Similarly, a week earlier, on September 20, at the third Joint Consultative Commission meeting in New Delhi chaired by Indian External Affairs Minister Sushma Swaraj and her Bangladeshi counterpart Abul Hassan Mahmood, no real progress was made on the contentious LBA.

But it is important to urgently bring to the table and resolve the process of the LBA, which was started as far back as 1974. Dhaka ratified the Land Boundary Protocol (of the LBA) in 2011; India is yet to do so.

By ratifying the LBA—land in 111 Indian enclaves in Bangladesh and 51 Bangladeshi enclaves on the Indian side can be exchanged.[1] This will reduce the difficulties in administering border areas, help delineate India’s troubled border, and improve the living conditions of local inhabitants; the LBA affects five Indian states—Assam, West Bengal, Meghalaya, Mizoram, and Tripura.

Meanwhile, due to the failure to delineate the border, illegal activities such as smuggling continue—for example, the estimated annual turnover from cattle smuggling across the India-Bangladesh border is Rs. 200 crores.[2]

Earlier this month, the Indian daily Anandabazar Patrika alleged that after 2011, funds have been channelled from West Bengal across the border to the Bangladeshi opposition party the Jamaat-e-Islami.
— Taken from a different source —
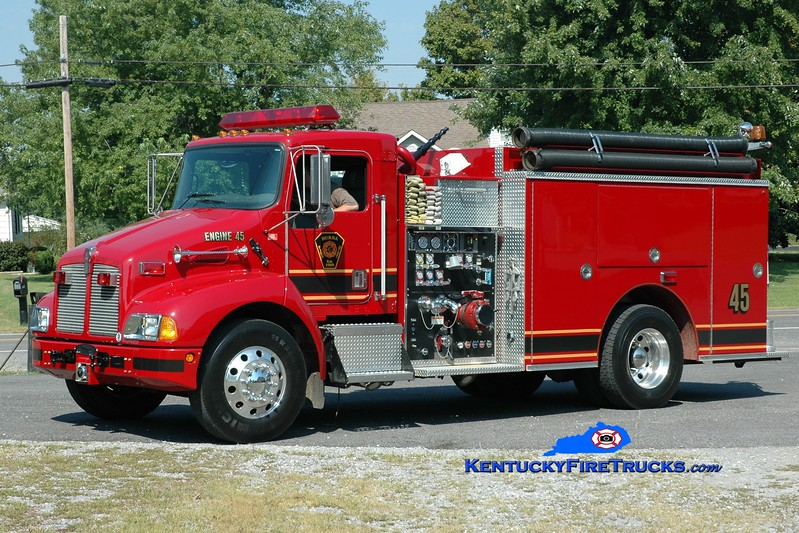 <center> Burna  Engine 45 <br> 2001 Kenworth T-300/Pierce 1250/1000 <br> Greg Stapleton photo </center>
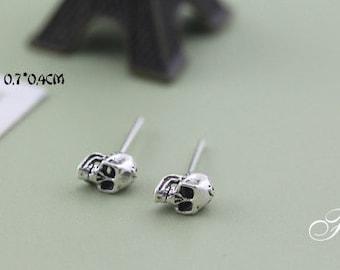 sterling silver skull earrings,mini skull earrings,tiny skull stud earrings,skull jewelry, sugar skull earrings,Day of the dead jewelry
If this allegation is true, it indicates how the region has become a corridor for illegal activities.

Delineating the border will also help to fix responsibility for illegal crossings by people. Odhikar, a Bangladesh-based human rights organisation, has documented cases of nearly 1,000 Bangladeshi nationals killed by the Border Security Force over the last decade for transgressing the border.[3] An important reason for the illegal crossings is the inability of people living in the border enclaves to get valid documents because of a lack of visa offices or infrastructure in the area.

India’s acceptance of the United Nations Permanent Court of Arbitration’s decision of 8 July 2014 on the Bay of Bengal maritime boundary dispute—1,06,613 square kilometres of a total of 1,72,220 square kilometres was awarded to Bangladesh—indicates that India recognises the importance of a settled boundary.[4] After the resolution of the maritime boundary, it has become possible for Indians and Bangladeshis to fish in their respective zones, as well as explore oil and gas reserves in this region.
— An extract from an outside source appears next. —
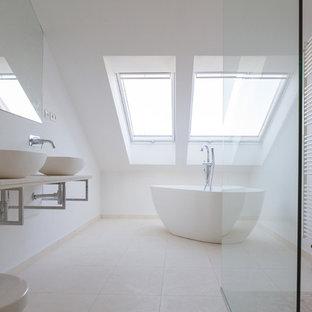 Modernes Badezimmer mit freistehender Badewanne, bodengleicher Dusche, weißer Wandfarbe, Aufsatzwaschbecken und offener Dusche in Berlin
However, the ratification of the LBA has remained on hold also because of opposition to the agreement by the Trinamool Congress, the Asom Gana Parishad and by the Bharatiya Janata Party in the past. They have argued that India will lose a total of 10,000 acres of land in the exchange of enclaves.[5] The other worry is that if India willingly secedes land, it will encourage secessionist groups that are active in this region.

In the past, though former Congress-led governments had a good rapport with the Awami League, they lacked the numbers to ratify the agreement. The Bangladesh Nationalist Party, which ruled the country on and off for 14 years along with its principal ally the Jamaat-e-Islami, allegedly supported leaders of the United Liberation Front of Asom and other secessionist organisations active in northeast India. In both instances, the LBA could not be passed.
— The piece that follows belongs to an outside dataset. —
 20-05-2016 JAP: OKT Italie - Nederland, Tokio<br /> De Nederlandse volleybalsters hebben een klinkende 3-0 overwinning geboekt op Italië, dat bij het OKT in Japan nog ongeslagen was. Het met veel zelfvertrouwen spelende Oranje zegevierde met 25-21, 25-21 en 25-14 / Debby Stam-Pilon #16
However, unlike the composition of past governments, both Narendra Modi and the Awami League’s Sheikh Hasina have the numbers required in their governments to push the LBA and thereby deepen the bilateral.  Modi certainly appears to be interested in improving neighbourhood relationships—not only did he invite SAARC leaders for his swearing-in ceremony, but India and Bangladesh have also stepped up their diplomatic engagement, and Dhaka was Swaraj’s first official solo destination.

The Bangladesh government too has taken concrete steps to improve the relationship: it granted a request by the Indian government in June to allow transit of heavy project equipment and turbines through the Chittagong-Ashuganj route, which has helped Tripura’s gas-fired Palatana power plant to be commissioned. Tripura could become India’s first power surplus state by the end of the year and will supply 100 megawatts of free power to Bangladesh.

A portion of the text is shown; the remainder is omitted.